Non-performance of either party shall be excused to the extent that performance is rendered impossible or prevented or hindered or is delayed by an extraordinary and severe event of force majeure or change of circumstance beyond the control and not caused by the non-performing party (including but not limited to natural disasters, war, strike, traffic or business interruptions, orders, laws or regulations of any governmental body, fire or explosion, pandemics or endemics) provided, however, that the non-performing party (i) immediately notifies the other party of the occurrence of such an event and (ii) resumes performance of its obligations hereunder without delay when such causes have been removed. For the avoidance of doubt, the Supplier’s economic hardship, changes in market conditions and mechanical failure of the Supplier’s facility are not considered events of force majeure.
Should any individual provision(s) of these GCP be deemed wholly or partially invalid, this shall not affect the validity of the remaining conditions. Any invalid provision shall be replaced by a provision whose economic purpose comes as close as possible to that of the invalid provision.

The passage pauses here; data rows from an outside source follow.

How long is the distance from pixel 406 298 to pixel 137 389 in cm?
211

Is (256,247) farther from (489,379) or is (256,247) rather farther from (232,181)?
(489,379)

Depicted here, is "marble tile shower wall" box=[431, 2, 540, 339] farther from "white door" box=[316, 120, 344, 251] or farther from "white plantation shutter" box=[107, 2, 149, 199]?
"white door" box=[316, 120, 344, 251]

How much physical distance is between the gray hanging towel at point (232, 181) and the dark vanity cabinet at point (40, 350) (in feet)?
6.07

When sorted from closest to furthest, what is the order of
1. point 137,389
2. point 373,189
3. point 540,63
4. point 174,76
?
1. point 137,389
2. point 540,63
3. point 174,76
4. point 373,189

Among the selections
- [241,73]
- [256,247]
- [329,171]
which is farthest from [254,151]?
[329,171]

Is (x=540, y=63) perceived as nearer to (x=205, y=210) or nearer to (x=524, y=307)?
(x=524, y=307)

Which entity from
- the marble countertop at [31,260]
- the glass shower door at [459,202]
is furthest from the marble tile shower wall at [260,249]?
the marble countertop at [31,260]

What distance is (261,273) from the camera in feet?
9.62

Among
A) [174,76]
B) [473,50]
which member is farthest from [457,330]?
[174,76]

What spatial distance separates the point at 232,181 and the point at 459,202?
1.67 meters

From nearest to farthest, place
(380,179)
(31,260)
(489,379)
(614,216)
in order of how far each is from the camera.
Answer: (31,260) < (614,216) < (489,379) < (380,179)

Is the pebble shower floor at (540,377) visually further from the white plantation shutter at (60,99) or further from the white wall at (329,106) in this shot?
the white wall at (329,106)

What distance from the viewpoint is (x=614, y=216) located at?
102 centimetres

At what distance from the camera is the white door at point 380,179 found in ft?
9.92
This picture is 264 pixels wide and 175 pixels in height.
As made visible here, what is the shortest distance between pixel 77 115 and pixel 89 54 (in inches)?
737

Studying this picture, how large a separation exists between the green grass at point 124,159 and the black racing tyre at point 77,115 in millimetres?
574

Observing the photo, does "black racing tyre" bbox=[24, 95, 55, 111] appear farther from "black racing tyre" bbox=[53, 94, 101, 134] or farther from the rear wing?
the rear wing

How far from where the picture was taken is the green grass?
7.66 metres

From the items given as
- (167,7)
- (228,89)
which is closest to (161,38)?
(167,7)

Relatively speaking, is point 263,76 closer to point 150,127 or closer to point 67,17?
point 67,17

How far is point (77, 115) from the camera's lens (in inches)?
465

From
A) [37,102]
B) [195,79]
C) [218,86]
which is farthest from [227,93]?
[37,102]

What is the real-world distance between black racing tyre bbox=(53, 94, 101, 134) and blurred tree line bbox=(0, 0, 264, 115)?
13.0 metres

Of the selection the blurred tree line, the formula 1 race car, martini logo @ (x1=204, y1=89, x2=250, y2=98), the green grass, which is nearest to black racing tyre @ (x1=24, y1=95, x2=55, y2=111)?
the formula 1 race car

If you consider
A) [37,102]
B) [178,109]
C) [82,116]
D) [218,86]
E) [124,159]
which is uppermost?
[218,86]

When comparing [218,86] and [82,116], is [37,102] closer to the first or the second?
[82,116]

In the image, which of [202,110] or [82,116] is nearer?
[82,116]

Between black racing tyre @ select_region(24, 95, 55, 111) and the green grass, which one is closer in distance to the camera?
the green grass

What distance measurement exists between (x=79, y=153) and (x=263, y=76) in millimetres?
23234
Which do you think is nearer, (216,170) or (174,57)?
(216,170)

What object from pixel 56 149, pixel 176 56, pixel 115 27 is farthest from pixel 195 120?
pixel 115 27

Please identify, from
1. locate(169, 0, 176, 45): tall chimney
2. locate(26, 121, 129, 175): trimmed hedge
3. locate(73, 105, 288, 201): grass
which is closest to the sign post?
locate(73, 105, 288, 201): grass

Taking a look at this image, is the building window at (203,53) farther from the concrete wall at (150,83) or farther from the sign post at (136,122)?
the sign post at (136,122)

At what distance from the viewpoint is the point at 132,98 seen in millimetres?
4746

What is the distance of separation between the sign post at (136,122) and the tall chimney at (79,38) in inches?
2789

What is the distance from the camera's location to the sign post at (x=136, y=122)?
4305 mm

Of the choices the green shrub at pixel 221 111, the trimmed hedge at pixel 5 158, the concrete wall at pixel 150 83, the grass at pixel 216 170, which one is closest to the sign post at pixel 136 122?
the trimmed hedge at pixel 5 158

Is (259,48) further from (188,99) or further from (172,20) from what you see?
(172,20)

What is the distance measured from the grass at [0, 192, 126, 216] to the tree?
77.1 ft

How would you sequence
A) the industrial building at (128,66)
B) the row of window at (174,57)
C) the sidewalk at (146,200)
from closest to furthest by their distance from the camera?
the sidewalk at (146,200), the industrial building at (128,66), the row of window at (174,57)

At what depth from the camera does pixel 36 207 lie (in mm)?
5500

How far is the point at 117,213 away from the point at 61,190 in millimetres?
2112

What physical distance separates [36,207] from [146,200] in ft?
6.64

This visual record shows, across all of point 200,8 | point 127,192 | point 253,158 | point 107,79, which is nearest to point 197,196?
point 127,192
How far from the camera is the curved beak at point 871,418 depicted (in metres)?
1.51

24.1 These GCP, any contract hereunder and the business relationship between DKSH and the Supplier shall be exclusively governed by German law with the exclusion of the laws on conflict of laws and of the United Nations Convention on Contracts and the International Sale of Goods (CISG) of April 11, 1980.
24.2 If the Supplier is merchant, any disputes arising out of or in connection with the contract(s), these GCP or the business relationship between the Supplier and DKSH shall be resolved exclusively before the courts in Hamburg. Notwithstanding the foregoing, DKSH shall also be entitled to start legal proceedings at the Supplier’s place of business.